Texto selecionado:
--
O Brasil pós-Bolsonaro é marcado por um grande medo, por parte das forças ditas "democráticas" ou "progressistas", da manifestação do senso crítico, pois o chamado senso comum, no nosso país, exige que estejamos de acordo, ou criticando nos limites mais inócuos possíveis. Há uma lógica algorítmica em que a polarização Sim x Não agrupa de maneira binária esquerda/democracia e direita, respectivamente.
Paciência. O Brasil ainda vive um padrão construído há 50 anos, quando se recomendava que, para alcançar o desenvolvimento econômico, é necessário ficar calado, dizer sempre "sim" e não fazer questionamentos. Em tese, todos defendem o livre e amplo debate, mas na prática o senso crítico é visto por muitos como o anúncio do fim do mundo.
Nos tempos do não-raivismo pós-Bolsonaro, é esse o sentimento que prevalece, quando a situação ainda piora quando o paradigma de "imparcialidade" e "isenção" é associado a figuras socialmente sombrias como Sérgio Moro e Monark. Ou seja, muitos têm medo do senso crítico para não causar problemas, mas há o peso do pensamento conformado naufragar nos pântanos do obscurantismo.
O Brasil, evidentemente, não vai para o Primeiro Mundo. Não apenas porque soa patético crer que nosso país vire potência devido à "alegria do povo brasileiro" ou das "lições de paz e fraternidade dos brasileiros ao mundo". Um país de Primeiro Mundo não se faz somente com cidades arrumadinhas, tecnologia de ponta, economia em ordem, consumismo pleno, entretenimento amplo e diversificado e uma estrutura político-institucional saudável, ou seja, a chamada legalidade democrática.
O Brasil está culturalmente devastado, mas esse problema não é percebido pela maioria das pessoas, mesmo aquelas com algum nível de conhecimento. E isso se torna ainda mais problemático, uma vez que o novo normal, desde abril de 1964, virou uma gradual bola de neve de retrocessos de toda ordem, que as zonas de conforto do hábito rotineiro fizeram aceitar de tal forma que certas catástrofes passaram a ser resignificadas, tornando-se "coisa boa" e até, pasmem, deixando saudades em certos "isentões" de plantão.
--
Problemas a resolver:
a) No texto sobre o Brasil pós-Bolsonaro, a quais duas figuras se associa o paradigma de "imparcialidade" e "isenção"?
b) Dê continuidade ao texto sobre o Brasil pós-Bolsonaro a partir do último parágrafo.

Informações extraídas:
--
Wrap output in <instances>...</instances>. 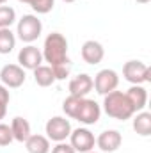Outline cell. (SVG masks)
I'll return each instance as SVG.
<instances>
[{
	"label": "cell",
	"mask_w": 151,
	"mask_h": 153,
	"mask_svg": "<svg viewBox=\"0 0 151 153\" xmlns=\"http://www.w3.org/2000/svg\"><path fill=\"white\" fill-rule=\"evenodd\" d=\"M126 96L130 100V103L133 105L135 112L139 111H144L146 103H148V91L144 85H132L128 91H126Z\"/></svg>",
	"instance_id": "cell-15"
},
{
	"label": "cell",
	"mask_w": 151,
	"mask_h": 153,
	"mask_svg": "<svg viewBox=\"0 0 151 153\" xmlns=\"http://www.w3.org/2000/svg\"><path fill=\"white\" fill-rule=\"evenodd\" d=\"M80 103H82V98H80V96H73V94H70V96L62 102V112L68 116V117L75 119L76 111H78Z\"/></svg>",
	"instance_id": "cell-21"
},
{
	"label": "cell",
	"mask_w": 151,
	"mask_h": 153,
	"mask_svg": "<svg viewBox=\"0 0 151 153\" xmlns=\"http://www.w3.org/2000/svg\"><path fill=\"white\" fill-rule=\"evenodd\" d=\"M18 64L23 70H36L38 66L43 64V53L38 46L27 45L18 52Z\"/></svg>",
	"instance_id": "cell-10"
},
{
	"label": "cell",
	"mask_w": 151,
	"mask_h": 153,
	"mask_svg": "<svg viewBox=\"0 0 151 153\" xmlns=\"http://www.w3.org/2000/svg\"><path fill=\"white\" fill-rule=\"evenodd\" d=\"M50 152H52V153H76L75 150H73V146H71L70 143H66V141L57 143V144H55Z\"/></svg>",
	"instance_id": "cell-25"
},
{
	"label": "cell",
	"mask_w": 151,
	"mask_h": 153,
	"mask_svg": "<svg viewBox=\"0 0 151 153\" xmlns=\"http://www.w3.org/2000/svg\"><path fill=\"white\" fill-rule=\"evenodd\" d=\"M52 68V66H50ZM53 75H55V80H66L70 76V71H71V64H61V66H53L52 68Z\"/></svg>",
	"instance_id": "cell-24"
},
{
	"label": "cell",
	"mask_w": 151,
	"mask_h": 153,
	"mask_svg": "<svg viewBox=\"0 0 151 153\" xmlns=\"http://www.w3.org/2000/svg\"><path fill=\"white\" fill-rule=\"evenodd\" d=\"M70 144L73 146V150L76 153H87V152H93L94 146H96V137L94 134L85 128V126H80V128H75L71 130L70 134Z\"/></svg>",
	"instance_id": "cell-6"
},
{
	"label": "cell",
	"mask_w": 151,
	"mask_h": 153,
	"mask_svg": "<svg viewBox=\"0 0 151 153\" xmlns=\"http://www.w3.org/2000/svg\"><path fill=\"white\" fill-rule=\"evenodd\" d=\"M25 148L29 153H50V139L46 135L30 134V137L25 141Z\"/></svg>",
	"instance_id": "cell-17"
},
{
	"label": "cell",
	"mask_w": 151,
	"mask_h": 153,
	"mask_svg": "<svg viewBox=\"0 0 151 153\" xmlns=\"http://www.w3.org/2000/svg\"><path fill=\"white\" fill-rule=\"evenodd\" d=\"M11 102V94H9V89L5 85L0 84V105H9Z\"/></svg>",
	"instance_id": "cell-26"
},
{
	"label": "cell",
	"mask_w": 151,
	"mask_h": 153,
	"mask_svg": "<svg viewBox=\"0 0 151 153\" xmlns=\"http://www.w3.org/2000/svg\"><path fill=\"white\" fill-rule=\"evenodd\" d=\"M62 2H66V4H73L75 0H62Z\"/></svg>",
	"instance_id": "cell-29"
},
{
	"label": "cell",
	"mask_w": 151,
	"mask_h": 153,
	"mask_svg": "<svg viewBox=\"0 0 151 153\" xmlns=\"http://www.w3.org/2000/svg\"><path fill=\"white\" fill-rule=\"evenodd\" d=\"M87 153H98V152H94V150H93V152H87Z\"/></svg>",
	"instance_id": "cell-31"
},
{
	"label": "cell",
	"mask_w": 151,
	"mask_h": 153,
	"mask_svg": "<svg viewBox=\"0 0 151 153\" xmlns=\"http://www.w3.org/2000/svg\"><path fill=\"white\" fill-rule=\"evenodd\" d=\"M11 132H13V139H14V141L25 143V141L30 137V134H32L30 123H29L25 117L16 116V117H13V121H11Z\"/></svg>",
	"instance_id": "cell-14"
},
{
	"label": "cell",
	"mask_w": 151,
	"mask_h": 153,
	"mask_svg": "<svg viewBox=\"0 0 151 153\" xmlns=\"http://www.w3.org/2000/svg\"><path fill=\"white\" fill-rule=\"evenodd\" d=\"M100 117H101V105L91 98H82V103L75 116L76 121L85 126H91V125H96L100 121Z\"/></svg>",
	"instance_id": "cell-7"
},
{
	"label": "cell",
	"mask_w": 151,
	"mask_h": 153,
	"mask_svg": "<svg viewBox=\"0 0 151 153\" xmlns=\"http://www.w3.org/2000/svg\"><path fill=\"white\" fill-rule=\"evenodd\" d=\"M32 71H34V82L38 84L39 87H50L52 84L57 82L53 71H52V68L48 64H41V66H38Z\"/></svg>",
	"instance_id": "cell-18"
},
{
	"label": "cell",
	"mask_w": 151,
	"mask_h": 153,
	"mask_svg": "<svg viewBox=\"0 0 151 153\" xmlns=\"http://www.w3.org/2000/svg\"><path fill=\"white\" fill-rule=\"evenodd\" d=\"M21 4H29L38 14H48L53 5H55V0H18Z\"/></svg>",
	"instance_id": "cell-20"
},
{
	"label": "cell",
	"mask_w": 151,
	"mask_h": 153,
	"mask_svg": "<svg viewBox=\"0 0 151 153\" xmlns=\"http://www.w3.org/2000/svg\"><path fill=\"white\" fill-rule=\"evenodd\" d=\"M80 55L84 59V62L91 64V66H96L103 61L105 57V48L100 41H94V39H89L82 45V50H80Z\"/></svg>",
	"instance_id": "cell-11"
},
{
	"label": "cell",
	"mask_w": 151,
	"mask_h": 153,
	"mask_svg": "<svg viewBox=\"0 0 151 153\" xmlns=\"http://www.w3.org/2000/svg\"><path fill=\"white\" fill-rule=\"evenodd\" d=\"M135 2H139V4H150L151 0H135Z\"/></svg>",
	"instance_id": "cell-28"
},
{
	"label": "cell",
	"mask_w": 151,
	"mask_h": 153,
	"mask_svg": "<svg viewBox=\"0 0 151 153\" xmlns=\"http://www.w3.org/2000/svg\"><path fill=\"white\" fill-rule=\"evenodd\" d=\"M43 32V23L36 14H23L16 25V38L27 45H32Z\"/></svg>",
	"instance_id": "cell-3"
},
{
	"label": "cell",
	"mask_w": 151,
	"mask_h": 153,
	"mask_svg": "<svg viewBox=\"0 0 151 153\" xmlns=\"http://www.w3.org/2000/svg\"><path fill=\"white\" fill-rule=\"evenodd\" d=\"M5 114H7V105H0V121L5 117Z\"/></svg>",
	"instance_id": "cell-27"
--
Lista de respostas:
a) Sérgio Moro e Monark.

b)
A bregalização cultural, seja na música, seja em aspectos como as favelas - antiga tragédia habitacional hoje convertida em suposta identidade sociocultural - , são exemplos disso, num país que parece perseguir o velho e o obsoleto, como se o Paraíso de Adão e Eva brasileiro fosse o Século XVII do período colonial.
Os anos 1600 da colônia brasileira, assim como, por exemplo, o Segundo Império e a Era Geisel da ditadura militar, são vistos pela parcela ao mesmo tempo privilegiada e influente na nossa sociedade - a classe media abastada, segundo critérios de Jessé Souza - como períodos de aparente equilíbrio social, dentro dos valores dominantes de estabilidade.
Nessas épocas, se pensava em padrões menos rígidos de opressão, conforme o nível social de cada época, para também evitar ou tentar evitar tensões sociais mais profundas. No período de Geisel, que inspira o Brasil das últimas décadas - descontado um hiato em meados dos anos 1980, quando quiséramos retomar o caminho interrompido em 1964 - , herdamos a ilusão de criticarmos menos e aceitarmos mais, sob a desculpa de sermos vistos como "socialmente maleáveis" e "emocionalmente equilibrados".
O atual governo Lula, diferente dos dois primeiros manados - nos quais havia a leve herança do legado de João Goulart, sabotada no âmbito cultural pela intelectualidade pró-brega (hoje com problemas de se expressar na mídia de esquerda, concentrando seu raio de ação em veículos midiáticos convencionais como a Folha, Caras / Contigo e a Rede Globo) - , está mais conservador, buscando proximidade com o neoliberalismo, combinado apenas com concessões sociais que, na teoria, se anunciam como fortemente esquerdistas. Mas essas concessões não são mais do que pálidas sombras das incipientes realizações de 2003-2010, ainda bem menos corajosas que nesses outo anos.
A ilusão binária de que o "sim" é sempre de esquerda / democracia e o "não" é sempre de direita pode fazer bem ao mercado, agregar pessoas com mais facilidade e trazer monetização e lacração maiores na Internet. Mas ela revela impasses e dilemas posteriores que geram problemas sérios a médio prazo. Como no mercado de trabalho, em que se joga fora um talentoso profissional por ele ter senso crítico considerado "incômodo" e se aceita um profissional incompetente "de bem com a vida" que, de tanto "interagir com os colegas", acaba descumprindo em boa parte o desempenho de trabalho necessário.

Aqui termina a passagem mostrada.